CONSIGNE DE TRAVAIL 1 ->
Relevez tous les symboles religieux et vêtements religieux que l'extrait sur le projet de loi 21 cite en exemple.
CONSIGNE DE TRAVAIL 2 ->
Poursuivez l'extrait sur le projet de loi 21 du Québec à partir de sa dernière phrase.

EXTRAIT ->
- - -

Le projet de loi 21 du Québec, entré en vigueur en 2019, interdit à certains travailleurs du secteur public, comme les enseignants, les avocats et les policiers, de porter des symboles religieux sur leur lieu de travail. Cette atteinte flagrante à la liberté de religion et d’expression s’applique aux symboles qui pourraient apparaître sur des bijoux. Cela inclut le crucifix et l’étoile de David, ainsi que des vêtements essentiels à l’observance religieuse, comme le hijab, les turbans et les kippas.
La CCLA, ainsi que le Conseil national des musulmans canadiens, ont contesté la constitutionnalité du projet de loi 21 dans les 24 heures suivant son entrée en vigueur.

- - -

MATÉRIEL SOURCE ->
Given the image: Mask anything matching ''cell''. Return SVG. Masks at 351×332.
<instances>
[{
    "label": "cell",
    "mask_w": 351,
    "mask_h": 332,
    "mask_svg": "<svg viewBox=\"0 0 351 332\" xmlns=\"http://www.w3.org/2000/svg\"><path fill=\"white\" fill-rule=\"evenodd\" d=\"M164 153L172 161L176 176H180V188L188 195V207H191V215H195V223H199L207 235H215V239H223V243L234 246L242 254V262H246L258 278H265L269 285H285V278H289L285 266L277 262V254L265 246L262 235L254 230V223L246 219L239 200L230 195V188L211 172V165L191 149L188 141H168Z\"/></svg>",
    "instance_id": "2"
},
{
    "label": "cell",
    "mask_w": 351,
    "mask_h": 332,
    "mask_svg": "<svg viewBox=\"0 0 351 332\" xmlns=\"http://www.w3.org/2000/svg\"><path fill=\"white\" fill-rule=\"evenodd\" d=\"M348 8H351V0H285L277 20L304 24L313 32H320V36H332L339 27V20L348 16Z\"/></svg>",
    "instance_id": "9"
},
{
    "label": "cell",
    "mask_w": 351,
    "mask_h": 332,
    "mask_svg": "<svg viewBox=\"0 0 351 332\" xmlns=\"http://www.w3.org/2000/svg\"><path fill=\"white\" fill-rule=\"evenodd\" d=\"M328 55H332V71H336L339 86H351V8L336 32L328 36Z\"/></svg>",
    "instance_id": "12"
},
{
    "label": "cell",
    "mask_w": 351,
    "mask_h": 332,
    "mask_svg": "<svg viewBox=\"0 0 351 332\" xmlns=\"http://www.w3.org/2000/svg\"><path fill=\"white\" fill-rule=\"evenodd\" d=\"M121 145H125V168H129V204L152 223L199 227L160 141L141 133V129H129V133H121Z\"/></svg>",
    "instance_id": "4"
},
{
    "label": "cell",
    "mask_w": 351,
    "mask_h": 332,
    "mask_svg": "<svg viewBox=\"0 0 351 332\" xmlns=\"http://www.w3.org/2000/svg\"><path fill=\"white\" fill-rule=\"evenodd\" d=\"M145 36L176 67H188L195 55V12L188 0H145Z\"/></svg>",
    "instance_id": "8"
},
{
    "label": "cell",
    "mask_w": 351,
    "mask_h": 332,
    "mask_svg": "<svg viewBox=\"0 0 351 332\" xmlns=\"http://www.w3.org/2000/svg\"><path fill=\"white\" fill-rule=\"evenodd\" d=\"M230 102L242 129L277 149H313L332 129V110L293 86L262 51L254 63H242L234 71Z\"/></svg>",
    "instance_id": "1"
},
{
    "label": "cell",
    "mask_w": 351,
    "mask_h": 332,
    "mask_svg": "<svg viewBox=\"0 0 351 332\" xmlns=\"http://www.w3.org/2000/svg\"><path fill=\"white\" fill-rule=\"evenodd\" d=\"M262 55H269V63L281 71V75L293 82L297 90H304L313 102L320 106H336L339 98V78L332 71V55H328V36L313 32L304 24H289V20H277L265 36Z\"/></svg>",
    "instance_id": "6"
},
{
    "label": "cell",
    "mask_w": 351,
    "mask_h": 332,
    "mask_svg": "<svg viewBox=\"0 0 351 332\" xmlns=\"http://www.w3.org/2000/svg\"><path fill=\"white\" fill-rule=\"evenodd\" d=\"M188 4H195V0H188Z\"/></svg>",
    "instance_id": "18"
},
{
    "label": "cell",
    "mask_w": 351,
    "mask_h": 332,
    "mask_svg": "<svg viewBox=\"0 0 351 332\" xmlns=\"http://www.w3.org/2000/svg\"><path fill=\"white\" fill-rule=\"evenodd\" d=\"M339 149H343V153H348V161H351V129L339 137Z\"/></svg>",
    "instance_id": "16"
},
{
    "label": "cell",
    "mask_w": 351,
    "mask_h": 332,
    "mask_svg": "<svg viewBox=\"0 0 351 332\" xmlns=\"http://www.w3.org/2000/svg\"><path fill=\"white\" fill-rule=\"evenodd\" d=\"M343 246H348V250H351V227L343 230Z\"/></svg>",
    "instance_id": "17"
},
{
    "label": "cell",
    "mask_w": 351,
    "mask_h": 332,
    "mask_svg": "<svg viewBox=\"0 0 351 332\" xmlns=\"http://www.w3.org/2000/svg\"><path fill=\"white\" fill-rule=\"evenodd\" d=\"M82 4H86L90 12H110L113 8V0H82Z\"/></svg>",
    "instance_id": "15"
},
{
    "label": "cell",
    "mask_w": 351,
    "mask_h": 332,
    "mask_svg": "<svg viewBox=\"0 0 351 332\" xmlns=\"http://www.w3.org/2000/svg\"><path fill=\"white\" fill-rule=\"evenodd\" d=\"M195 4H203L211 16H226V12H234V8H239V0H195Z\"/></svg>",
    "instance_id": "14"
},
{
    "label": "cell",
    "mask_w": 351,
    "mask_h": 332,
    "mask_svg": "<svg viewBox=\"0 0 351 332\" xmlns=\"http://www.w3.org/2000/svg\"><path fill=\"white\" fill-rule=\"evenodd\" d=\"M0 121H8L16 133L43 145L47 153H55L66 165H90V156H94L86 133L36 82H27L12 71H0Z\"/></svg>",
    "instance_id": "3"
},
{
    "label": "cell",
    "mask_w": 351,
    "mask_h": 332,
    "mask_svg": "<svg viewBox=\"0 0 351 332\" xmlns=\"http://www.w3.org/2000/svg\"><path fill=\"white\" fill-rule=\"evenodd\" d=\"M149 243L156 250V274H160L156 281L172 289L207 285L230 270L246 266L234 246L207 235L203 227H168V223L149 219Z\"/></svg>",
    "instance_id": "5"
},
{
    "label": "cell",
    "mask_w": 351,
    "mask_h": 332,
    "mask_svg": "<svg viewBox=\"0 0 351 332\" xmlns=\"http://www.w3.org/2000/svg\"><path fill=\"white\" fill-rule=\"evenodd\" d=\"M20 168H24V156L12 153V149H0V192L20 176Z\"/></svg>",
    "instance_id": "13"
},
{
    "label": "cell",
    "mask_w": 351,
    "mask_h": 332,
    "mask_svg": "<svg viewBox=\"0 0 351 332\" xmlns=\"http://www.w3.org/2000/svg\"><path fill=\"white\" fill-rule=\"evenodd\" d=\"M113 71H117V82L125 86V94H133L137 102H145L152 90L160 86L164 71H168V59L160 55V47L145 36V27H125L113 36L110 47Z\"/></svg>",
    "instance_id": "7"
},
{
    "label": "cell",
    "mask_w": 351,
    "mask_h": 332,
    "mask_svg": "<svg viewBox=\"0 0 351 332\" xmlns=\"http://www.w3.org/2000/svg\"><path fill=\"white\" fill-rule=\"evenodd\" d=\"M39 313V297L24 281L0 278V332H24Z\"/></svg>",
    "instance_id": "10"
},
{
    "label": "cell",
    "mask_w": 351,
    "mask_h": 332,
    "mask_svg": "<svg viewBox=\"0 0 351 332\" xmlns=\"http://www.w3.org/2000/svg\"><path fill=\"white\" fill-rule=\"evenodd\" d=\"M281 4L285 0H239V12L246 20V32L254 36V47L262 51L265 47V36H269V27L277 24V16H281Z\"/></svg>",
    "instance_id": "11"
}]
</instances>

- - -

RÉPONSE ATTENDUE 1 ->
Le crucifix, l'étoile de David, le hijab, les turbans et les kippas.

RÉPONSE ATTENDUE 2 ->
Malgré les violations évidentes des droits causées par le projet de loi 21, la Cour supérieure et la cour d’appel du Québec ont refusé de statuer sur sa constitutionnalité, confirmant plutôt l’utilisation par le Québec de la clause dérogatoire de l’article 33. La clause dérogatoire permet aux législatures de passer outre certains droits de la Charte, empêchant les tribunaux d’annuler des lois malgré des violations graves de la Charte. La CCLA affirme qu’il existe des limites à la façon dont la clause dérogatoire peut être utilisée, ce qui se retrouve dans l’architecture constitutionnelle canadienne.
Notre bataille n’est pas terminée, car la CCLA et d’autres parties ont obtenu la permission d’interjeter appel de cette affaire cruciale devant la Cour suprême du Canada.